There haven’t been as many qualifiers at any Slam since six in 2011 at the French Open and five in 1984 at the US Open.
RAMOS-VINOLAS ARE DEMOLISHED BY ZVEREV
On Thursday, Alexander Zverev blasted Albert Ramos-Vinolas of Spain 6-1 6-0 6-3 in a quick 74-minute match, saving his energy as he advanced to the third round of the US Open.
After Zverev grabbed a break to start the first set and never let up the momentum, more than half of the German’s serves went unreturned in the lopsided match.
On Arthur Ashe Stadium, where he came within two points of winning a year ago before losing the final in devastating manner to Austrian Dominic Thiem, the world No. 4 hit 11 aces, including three in a row to finish out the third set.
“It was excruciating, and I remember it,” the freshly minted Olympic champion remarked. “I use it as inspiration because now that I’m back, I have a chance to perform better.”

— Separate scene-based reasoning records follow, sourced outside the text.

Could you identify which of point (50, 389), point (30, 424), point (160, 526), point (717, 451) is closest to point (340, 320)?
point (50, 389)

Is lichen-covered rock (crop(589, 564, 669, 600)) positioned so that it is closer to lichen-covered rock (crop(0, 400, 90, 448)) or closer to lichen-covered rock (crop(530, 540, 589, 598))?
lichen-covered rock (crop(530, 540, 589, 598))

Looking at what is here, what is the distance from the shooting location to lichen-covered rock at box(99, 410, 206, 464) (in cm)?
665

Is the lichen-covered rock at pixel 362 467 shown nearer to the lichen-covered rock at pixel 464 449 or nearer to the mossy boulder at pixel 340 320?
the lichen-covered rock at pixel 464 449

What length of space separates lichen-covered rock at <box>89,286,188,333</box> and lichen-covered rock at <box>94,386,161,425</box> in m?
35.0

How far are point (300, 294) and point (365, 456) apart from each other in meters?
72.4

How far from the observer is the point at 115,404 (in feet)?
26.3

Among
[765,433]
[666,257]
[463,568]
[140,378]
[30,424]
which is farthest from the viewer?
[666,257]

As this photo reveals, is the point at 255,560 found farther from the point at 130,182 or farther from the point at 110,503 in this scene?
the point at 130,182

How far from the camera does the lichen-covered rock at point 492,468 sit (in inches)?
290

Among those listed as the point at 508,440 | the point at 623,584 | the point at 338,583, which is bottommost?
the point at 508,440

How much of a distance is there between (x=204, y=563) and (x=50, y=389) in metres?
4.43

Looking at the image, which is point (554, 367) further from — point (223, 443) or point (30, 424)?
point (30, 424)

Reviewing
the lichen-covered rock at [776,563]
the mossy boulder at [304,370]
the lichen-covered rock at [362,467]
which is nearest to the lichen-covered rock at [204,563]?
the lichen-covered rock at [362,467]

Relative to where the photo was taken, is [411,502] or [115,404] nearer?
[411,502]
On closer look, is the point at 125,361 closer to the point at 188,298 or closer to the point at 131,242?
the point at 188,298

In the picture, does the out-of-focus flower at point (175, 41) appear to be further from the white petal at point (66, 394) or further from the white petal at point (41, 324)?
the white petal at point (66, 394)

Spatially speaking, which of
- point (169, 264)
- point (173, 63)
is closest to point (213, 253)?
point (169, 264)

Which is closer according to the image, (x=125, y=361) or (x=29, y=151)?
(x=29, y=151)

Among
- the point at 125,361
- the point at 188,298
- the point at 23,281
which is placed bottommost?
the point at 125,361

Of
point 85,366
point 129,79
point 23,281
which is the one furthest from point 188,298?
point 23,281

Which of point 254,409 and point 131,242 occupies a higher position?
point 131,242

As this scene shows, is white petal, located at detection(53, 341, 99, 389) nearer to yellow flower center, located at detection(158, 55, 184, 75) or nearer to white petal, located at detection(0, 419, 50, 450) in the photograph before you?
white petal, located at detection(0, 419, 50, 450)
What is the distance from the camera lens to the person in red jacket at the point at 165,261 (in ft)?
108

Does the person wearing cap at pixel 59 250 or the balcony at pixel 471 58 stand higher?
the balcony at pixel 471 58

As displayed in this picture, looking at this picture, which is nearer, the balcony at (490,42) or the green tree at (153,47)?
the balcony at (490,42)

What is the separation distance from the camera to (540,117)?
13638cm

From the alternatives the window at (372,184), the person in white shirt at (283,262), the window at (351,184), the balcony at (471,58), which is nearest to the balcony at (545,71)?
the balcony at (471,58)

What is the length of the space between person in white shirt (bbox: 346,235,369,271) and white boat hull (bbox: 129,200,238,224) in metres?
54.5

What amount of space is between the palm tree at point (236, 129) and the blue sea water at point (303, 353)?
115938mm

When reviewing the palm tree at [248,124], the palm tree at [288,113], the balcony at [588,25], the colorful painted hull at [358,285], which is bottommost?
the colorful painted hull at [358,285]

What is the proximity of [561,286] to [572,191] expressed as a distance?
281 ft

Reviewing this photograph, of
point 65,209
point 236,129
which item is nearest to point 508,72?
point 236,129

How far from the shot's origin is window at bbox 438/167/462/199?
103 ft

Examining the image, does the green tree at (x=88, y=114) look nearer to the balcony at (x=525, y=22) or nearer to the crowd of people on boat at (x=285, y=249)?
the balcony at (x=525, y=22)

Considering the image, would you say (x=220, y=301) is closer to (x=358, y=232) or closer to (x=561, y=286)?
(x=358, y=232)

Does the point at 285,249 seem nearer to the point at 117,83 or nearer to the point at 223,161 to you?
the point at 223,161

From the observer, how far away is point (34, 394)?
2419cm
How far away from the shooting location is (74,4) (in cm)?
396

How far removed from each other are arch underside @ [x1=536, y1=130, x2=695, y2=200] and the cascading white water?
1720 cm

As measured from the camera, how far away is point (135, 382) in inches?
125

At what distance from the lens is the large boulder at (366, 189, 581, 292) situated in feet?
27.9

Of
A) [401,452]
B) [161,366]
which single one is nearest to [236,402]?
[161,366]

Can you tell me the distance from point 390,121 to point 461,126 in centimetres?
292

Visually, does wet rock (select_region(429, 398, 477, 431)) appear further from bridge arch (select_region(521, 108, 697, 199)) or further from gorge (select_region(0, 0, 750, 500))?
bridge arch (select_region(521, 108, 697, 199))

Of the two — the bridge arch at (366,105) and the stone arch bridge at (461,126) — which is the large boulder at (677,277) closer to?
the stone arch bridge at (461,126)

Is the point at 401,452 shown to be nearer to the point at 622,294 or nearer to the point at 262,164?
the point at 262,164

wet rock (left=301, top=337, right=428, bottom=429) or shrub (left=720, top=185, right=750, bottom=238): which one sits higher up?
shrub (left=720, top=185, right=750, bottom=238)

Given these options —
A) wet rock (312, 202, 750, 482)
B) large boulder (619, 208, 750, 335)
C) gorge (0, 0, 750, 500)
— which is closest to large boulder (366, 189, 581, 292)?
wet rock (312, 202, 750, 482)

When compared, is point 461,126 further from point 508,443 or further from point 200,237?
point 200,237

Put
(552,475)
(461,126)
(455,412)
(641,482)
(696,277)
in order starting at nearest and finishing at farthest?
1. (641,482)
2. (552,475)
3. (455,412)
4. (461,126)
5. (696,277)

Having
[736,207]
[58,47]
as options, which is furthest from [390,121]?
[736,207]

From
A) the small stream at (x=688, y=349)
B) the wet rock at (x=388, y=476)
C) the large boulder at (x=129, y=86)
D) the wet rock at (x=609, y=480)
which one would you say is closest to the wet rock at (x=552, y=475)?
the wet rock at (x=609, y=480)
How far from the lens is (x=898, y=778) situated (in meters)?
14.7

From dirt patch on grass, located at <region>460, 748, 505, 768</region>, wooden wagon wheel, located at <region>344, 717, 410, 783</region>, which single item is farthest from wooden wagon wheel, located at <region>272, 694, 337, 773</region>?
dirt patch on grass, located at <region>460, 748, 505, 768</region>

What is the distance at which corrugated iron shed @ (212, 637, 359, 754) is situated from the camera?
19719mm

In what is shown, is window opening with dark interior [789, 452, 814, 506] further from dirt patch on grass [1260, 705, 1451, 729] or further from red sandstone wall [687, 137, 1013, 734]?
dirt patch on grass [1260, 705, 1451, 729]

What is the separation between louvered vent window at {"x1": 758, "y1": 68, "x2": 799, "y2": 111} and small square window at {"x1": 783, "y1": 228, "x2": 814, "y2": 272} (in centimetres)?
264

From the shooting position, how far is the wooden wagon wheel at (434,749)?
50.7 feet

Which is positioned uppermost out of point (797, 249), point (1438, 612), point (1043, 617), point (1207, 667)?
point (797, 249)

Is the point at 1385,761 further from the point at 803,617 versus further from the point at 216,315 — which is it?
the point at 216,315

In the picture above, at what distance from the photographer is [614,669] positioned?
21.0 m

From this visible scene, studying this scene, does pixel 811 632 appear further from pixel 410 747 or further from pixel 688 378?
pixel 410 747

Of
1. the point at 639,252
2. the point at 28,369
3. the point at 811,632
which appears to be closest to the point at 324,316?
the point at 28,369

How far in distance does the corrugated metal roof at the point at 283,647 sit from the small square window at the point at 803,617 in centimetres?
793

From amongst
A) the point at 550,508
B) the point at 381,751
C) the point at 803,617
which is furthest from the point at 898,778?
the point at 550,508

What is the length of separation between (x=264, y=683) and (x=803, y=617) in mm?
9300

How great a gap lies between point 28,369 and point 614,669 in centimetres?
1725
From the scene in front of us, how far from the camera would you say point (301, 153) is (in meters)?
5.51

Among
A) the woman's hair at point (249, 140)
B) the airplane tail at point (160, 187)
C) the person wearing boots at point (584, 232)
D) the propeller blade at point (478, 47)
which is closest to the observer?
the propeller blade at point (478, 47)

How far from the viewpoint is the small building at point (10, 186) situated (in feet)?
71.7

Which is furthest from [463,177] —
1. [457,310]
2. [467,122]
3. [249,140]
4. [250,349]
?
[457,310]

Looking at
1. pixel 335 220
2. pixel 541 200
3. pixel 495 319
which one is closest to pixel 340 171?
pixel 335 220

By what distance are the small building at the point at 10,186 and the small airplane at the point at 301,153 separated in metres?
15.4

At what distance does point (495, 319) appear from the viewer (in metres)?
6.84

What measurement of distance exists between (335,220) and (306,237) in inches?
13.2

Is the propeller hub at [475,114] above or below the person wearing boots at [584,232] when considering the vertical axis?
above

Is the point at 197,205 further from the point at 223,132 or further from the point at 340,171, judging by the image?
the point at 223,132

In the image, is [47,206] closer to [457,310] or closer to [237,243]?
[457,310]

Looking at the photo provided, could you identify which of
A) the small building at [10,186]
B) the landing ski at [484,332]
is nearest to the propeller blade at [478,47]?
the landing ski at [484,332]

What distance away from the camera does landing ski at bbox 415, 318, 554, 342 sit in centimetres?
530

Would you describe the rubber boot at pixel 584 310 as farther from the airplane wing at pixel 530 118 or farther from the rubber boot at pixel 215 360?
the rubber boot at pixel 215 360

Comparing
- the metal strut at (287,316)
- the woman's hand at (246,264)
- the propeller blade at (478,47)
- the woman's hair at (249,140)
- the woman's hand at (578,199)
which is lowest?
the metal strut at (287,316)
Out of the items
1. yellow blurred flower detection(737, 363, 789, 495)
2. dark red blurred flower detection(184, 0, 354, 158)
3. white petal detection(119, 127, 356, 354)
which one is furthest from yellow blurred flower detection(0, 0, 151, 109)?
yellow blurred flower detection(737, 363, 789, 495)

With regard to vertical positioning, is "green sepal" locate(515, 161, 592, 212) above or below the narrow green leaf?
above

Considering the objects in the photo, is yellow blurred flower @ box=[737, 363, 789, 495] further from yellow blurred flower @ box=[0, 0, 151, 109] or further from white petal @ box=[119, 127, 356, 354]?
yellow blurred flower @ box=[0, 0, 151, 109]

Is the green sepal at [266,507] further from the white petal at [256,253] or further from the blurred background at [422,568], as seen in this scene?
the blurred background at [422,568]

The 24-year-old is one of a group of younger players seeking to derail world No. 1 Novak Djokovic’s pursuit for a calendar-year Grand Slam after winning Masters championships in Madrid and Cincinnati this year.
“It’s fantastic that I’m done in three sets,” Zverev remarked. “I’m going to need that energy, and I’m going to need the power.”